Location: The Unity Celebration
Colin didn’t know where Violet had gone.
They’d come back from the tower that was apparently where the Witwings lived now and immediately gone back to ‘the internet’. That was where they found out about the festival - a memorial for the Red Hoods. Colin’s first instinct had been to swear loudly about how they didn’t need a memorial, but then he remembered the whole three hundred years thing. What felt like yesterday was actually much, much longer. If he thought about that fact for too long, it grew long and wrapped tight around his throat, so he didn’t. He had to focus his energy on something, anything else.
‘Something’ was finding the others. Finding Samael. Stopping for good the plan that had only been put on pause three hundred years ago. Colin didn’t know for certain who else had come through the portal, so it made sense that Samael wouldn’t either. He only knew about Eliza, Kiri, and Brighid because of the people they left behind - people with blood rich enough to leave a stain. That wasn’t Colin. What he’d suspected, Violet’s device had confirmed - nobody remembered him, not in a way that left a mark. It stung, but he had the upper hand.
The memorial was the next logical step. It was Violet’s suggestion, maybe the other ‘time travellers’ would see the advertisement and head there as well - and besides that, it would be a good way to find out more about what had led to the Red Hoods dissolution.
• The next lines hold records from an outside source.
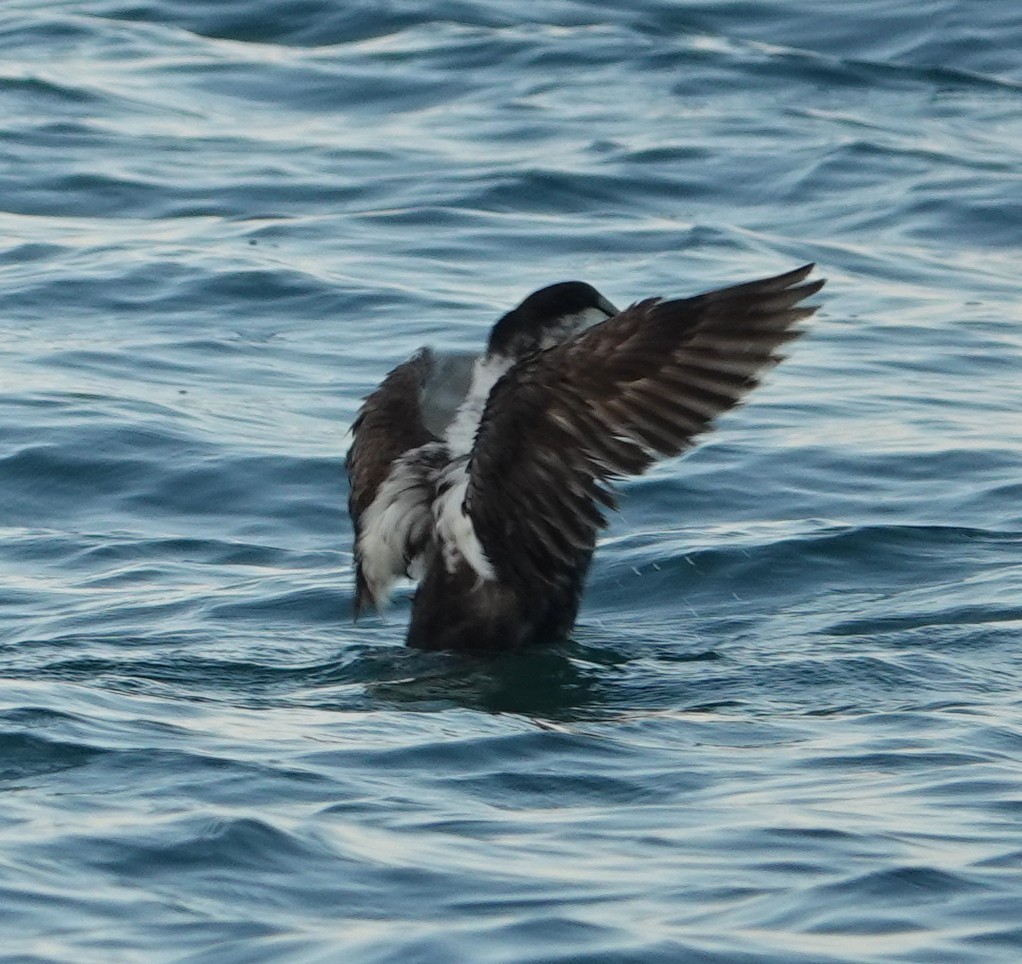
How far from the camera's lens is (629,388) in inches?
243

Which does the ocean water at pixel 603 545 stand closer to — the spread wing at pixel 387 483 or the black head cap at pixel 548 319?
the spread wing at pixel 387 483

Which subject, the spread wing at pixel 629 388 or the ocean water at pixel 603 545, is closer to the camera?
the ocean water at pixel 603 545

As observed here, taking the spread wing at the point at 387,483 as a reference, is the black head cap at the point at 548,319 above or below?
above

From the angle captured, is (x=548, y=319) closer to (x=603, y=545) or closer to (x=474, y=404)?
(x=474, y=404)

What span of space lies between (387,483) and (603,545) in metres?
1.49


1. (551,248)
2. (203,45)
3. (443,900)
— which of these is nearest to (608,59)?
(203,45)

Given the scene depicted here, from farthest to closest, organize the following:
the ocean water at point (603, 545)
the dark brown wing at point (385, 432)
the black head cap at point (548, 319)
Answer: the dark brown wing at point (385, 432)
the black head cap at point (548, 319)
the ocean water at point (603, 545)

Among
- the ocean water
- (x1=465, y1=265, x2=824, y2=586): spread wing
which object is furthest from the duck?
the ocean water

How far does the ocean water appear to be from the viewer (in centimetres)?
467

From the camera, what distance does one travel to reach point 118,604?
289 inches

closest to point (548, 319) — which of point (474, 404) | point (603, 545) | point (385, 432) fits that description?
point (474, 404)

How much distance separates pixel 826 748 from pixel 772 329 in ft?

They were grasping at straws, but straws were still better than nothing.
And now, Violet had disappeared into the throng of people gathered at the event, and Colin was lost
On all sides people who talked strangely and wore clothing in styles Colin had never seen before crowded. Elbows and stray bags and small children cut across what little space he managed to find. He grit his teeth as someone bashed into his bad arm, a wave of pain and irritation crashing over him. He had to find Violet again. Had to find someone he recognised. Had to get away from all these people
Colin struggled to the edge of the crowd, it was pointless trying to see anything from within it. He found a space to breathe by the side of a big metal box that seemed to be selling food - some kind of futuristic market stall. It smelled good, but the money still tucked into his boot was no use here. His stomach twisted. Violet had been unnecessarily kind, but he couldn’t keep taking advantage of her generosity, not if he wanted to survive. The thrill of giving only lasted so long, and the sting of irritation that followed wasn’t always metaphorical. He couldn’t rely on someone that had no obvious stake in this. That was just stupid.
He took a breath, focusing once more on the crowd. He had to find Eliaza or Brighid. Avoid Samael, Kiri, or Vitius. Rushing into anything would cause him to fuck up again. For now, he had to be patient. If he was patient, everything would be fine.